三津五郎、すい臓に腫瘍!「九月大歌舞伎」降板し治療専念へ

 歌舞伎俳優の坂東三津五郎(57)が、すい臓腫瘍の治療のため、東京・新橋演舞場の9月公演「九月大歌舞伎」(1~25日)を降板することが26日、松竹から発表された。関係者によると今週にも入院するという。この日、三津五郎はマスコミ各社にファクスを送り、「しばらくお時間を頂戴したく存じます」とコメント。治療に専念し、一日も早く舞台に戻ることをファンに誓った。

 今月24日まで東京・歌舞伎座の「八月納涼歌舞伎」で、座頭として舞台を引っ張っていた三津五郎が、実は病気を患っていた。

 ファクスによると、7月に定期の健康診断を受けた際、すい臓に腫瘍が見付かり、医師から「入院加療を要する」との診断を受けた。腫瘍が良性か悪性かは分かっていないそうで、今週にも入院して精密検査を行う。

 このため、9月の公演を降板。さらに同27日に歌舞伎座で行われる「歌舞伎座特別舞踊会」の出演も取りやめることになった。11月には巡業、12月には歌舞伎座での公演が予定されているが、体調を見ながら出演するかどうかを決めていく。
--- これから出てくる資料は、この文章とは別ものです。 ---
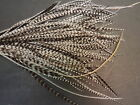 Lot 92 100 Dry Fly Rooster Saddle Bundles Feathers Fly Tying Whiting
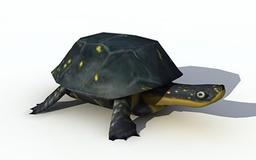 Turtle Yellow head Modelo 3D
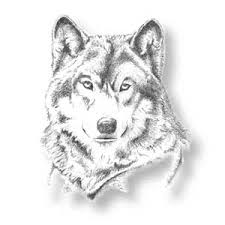how to draw a carnivorous wolf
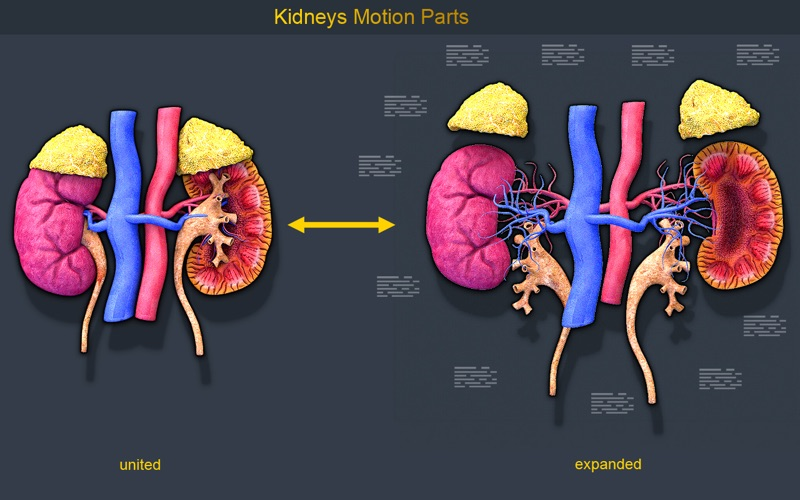 Kidney Motion скриншот программы 3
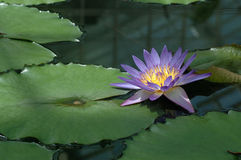 Purple lotus. Lotus flower with green pods royalty free stock photo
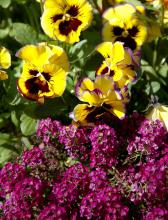 Clear Crystal sweet alyssum is partnered with a Lemon Fizzleberry pansy for a jolt of color.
 今年2月に死去した市川團十郎さん(享年66歳)が、04年5月に行われた長男・市川海老蔵(35)の襲名披露興行の途中、白血病で倒れた際に代役を務めたのが三津五郎だ。それだけに「これまで代役を仰せつかることはあっても、この五十年病気・怪我(けが)での入院もなく休まず舞台に打ち込めたのは丈夫な体のお陰だと思っておりました」というファクスの言葉には、悔しさがにじみ出ていた。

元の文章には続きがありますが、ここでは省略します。